Some scholars contend that Article 25 mandates that the state and its institutions should not interfere in matters of religion, including in relation to the various personal laws, and hence, a uniform civil code will essentially mean violation of the spirit of this Article. But Tulsi disagrees. “They can propagate and practice their religion. But they cannot treat their women in a manner by which the latter is deprived of the right of equality or the right to live with dignity which is guaranteed by the Constitution of India. The UCC won’t violate Article 25,” he told this newspaper.
 
Ambedkar advocated UCC
It is significant to mention that during the debates in the Constituent Assembly, B.R. Ambedkar had strongly advocated doing away with all personal laws. 
“I personally do not understand why religion should be given this vast, expansive jurisdiction, so as to cover the whole of life and to prevent the legislature from encroaching upon that field. After all, what are we having this liberty for? We are having this liberty in order to reform our social system, which is so full of inequities, discriminations and other things, which conflict with our fundamental rights,” he had said. His recommendations were, however, opposed tooth and nail by the traditionalists belonging to both Hindu and Muslim communities, and all that he could secure was a mere mention of UCC in the non-binding Directive Principles of State Policy. 
The opposition from the Hindu conservatives to the Hindu Code Bill was gradually overcome, paving the way for reformation in laws guiding marriage, divorce, adoption and inheritance among other practices. Lekhi said the Hindu opposition was overcome as Hindus as a community are more receptive to change. “The problem with the Abrahamic religions is that they being religions of the book, there is the perception that what is prescribed in the book has to be followed and anything which is contrary is to be avoided,” Lekhi said, trying to explain the mindset which is against UCC. He added that “the purpose of governance is to change mindset, which is in some way averse to improving the situation”. 

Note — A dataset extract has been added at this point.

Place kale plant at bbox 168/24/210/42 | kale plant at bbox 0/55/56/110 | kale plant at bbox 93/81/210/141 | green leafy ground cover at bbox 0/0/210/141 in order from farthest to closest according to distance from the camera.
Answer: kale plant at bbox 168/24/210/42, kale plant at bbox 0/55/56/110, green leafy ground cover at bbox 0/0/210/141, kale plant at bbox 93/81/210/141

Significantly, in response to Ambedkar’s recommendations, the Muslim Personal Law Board had said at the time that they were examining the recommendations and will come back with a response. But they never did, thus denying women of the community the right of maintenance, the right of life with dignity.
 
Tread with caution
Lekhi said Muslim scepticism regarding UCC is further cemented by such people or groups who offer the flawed argument that reform is needed in order to unify the country. “UCC is usually couched in the expression of it being necessary for unity. We don’t need UCC to unify the country; we are sufficiently integrated. UCC needs to be made mandatory because of the equality aspect,” Lekhi said, while advising the government to tread with caution. “This is an emotive issue. In my opinion, it is better to proceed incrementally, dealing with target areas which require immediate attention. UCC is a correct thing to do, but what is done as a correct thing should be perceived as a correct thing, too,” he said.